TASK OBJECTIVE:
Output the data below exactly, without images.

RAW DATA:
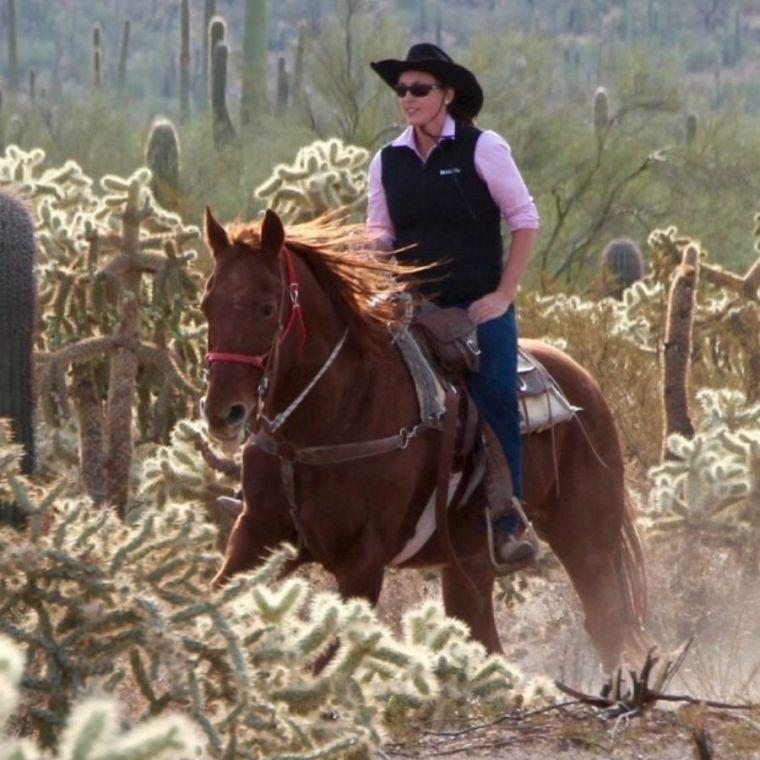 Stephanie Georgina Dakin rides a horse through a sunny, dusty cactus-strewn landscape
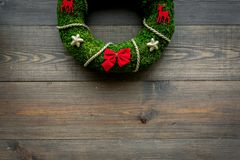 Christmas wreath traditional, classic type. Wreath made of spruce branches and red ribbons on dark wooden background top stock image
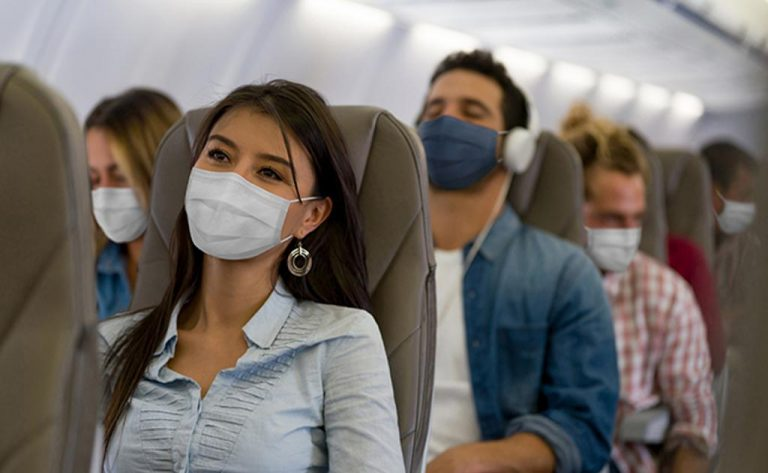 What is the risk of contracting COVID-19 on board a flight?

SOLVED PROBLEM:
 Stephanie Georgina Dakin rides a horse through a sunny, dusty cactus-strewn landscape
 Christmas wreath traditional, classic type. Wreath made of spruce branches and red ribbons on dark wooden background top stock image
 What is the risk of contracting COVID-19 on board a flight?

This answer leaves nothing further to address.